To better understand the direct effect of E. ramosum on disease susceptibility, the researchers turned to the controlled environment of an animal model. However, the finicky bacterium seems to prefer interacting with human cells and did not grow in the mouse gut. Moving forward, researchers could attempt to gradually adapt E. ramosum to a mouse host in order to study its role in the development of asthma and allergies in vivo.

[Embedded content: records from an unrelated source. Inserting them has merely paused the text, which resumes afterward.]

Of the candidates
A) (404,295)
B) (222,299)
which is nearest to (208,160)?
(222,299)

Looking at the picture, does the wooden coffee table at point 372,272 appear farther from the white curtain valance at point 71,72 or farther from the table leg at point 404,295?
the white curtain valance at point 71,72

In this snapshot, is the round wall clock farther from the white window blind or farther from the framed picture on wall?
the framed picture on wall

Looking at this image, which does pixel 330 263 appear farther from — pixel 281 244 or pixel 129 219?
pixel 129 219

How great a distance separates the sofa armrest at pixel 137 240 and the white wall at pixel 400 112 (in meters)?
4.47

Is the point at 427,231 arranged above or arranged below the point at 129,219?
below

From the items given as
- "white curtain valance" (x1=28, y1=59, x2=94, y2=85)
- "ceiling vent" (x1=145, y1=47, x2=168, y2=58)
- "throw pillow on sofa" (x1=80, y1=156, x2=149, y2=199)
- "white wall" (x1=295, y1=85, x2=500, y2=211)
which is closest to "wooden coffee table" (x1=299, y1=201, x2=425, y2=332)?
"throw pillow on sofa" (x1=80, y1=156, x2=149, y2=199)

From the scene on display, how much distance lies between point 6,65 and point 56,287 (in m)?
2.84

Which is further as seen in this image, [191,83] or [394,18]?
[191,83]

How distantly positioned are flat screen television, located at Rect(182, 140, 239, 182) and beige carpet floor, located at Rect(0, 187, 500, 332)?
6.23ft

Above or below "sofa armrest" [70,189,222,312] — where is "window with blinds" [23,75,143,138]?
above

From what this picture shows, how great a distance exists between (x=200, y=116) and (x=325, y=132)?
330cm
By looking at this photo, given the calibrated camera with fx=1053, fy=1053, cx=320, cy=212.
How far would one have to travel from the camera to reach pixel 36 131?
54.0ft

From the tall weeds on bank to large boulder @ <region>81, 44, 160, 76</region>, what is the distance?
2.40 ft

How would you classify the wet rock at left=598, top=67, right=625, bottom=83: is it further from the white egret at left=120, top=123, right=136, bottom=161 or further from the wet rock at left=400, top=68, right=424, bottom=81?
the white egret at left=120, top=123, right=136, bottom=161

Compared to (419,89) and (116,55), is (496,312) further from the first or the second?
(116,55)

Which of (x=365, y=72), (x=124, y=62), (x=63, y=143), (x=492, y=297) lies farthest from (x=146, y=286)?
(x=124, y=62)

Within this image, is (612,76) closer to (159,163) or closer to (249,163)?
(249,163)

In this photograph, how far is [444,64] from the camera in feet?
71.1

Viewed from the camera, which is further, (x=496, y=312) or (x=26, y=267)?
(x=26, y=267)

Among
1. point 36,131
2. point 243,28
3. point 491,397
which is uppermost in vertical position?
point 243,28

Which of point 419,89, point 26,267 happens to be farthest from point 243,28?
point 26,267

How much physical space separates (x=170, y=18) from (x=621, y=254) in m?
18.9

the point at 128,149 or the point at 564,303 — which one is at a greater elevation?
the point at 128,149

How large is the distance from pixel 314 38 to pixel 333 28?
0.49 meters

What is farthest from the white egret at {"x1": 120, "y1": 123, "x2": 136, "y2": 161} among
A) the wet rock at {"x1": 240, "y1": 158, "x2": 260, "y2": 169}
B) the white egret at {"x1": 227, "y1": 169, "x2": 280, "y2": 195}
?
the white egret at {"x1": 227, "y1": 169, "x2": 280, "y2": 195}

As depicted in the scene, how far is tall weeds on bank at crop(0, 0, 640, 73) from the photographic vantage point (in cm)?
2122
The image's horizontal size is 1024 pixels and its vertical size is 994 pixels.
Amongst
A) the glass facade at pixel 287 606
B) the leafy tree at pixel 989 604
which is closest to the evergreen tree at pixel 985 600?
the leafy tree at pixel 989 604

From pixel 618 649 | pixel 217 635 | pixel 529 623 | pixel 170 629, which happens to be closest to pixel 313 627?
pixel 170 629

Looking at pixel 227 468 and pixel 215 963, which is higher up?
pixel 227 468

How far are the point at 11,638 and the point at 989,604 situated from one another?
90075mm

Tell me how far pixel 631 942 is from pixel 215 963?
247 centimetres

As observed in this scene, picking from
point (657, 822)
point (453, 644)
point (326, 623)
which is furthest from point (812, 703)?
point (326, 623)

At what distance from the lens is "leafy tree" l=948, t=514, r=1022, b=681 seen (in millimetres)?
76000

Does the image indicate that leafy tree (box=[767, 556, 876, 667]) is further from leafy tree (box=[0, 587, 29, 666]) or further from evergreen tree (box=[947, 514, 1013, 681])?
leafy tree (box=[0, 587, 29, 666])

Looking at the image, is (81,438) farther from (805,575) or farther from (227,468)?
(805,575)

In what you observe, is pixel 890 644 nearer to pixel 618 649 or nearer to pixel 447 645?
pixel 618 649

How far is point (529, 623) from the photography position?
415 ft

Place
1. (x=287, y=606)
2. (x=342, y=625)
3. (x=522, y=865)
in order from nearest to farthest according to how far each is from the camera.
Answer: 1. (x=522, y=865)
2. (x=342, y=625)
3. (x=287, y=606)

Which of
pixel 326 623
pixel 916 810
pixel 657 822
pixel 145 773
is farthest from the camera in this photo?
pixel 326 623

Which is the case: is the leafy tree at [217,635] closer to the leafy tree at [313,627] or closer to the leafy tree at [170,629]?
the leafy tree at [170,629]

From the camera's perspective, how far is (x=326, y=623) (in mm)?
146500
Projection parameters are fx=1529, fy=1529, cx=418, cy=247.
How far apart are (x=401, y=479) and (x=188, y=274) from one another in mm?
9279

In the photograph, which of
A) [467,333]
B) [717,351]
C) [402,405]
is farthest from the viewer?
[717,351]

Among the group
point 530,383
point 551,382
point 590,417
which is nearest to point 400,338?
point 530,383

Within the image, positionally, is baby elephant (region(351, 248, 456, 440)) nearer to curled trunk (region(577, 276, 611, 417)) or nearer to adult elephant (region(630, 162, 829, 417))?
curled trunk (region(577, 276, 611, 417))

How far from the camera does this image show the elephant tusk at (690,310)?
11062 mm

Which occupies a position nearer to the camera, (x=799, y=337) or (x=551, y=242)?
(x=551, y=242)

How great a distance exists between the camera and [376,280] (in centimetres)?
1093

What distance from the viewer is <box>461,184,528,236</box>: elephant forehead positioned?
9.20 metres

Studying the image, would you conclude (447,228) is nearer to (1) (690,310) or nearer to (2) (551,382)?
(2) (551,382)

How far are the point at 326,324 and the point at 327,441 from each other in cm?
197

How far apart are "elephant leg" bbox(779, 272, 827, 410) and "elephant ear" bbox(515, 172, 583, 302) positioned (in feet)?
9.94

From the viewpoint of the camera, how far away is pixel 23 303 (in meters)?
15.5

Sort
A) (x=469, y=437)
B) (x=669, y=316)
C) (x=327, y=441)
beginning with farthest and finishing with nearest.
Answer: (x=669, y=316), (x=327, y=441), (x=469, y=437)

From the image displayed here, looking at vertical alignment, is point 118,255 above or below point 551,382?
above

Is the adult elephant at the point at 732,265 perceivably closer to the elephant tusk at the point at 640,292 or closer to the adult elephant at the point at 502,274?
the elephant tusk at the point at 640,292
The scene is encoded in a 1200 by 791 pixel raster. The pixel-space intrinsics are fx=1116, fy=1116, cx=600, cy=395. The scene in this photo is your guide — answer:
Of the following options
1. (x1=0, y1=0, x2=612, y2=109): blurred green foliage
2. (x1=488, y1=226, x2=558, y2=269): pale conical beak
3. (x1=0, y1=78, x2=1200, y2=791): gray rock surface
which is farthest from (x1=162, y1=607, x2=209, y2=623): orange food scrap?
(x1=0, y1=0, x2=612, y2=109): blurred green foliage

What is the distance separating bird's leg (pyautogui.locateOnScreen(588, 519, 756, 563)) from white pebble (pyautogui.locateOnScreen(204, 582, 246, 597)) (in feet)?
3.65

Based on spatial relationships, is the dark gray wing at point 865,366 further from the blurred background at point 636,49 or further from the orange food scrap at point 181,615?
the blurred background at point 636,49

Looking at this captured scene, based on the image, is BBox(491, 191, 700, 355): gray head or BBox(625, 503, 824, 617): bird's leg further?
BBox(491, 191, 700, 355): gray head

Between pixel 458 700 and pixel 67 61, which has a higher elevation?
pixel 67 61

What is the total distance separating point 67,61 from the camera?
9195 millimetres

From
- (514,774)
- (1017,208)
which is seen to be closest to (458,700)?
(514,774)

Additionally, setting up a longitudinal study in humans specifically designed to investigate the relationships between E. ramosum levels in the infant gut microbiome, immune biomarkers, and disease outcomes would enable scientists to draw more rigorous conclusions. 

For now, the current evidence suggests that E. ramosum and SIgA could serve as promising therapeutic targets for promoting healthy immune development in infants. In order for a mother to have E. ramosum-binding antibodies in her blood and breastmilk, she must first have the bacterium in her gut. “E. ramosum might be a candidate for a maternal oral vaccine before or during pregnancy because if the mom has E. ramosum, she'll make SIgA against it and then give that SIgA to her infant through breastfeeding, which will protect them,” Donald said. 

Additionally, “Now that we have identified SIgA as a tool that modulates the infant gut microbiome, we could potentially use that to develop ways to improve the microbiome,” Finlay said. For example, in cases where breastfeeding is not possible, SIgA could be employed to enhance the health benefits of breastmilk alternatives. “Antibodies are pretty easy to synthesize; there are a lot of antibody therapies already out there,” Donald said. “So, adding that to formula to make it more like breastmilk could be a good future avenue.”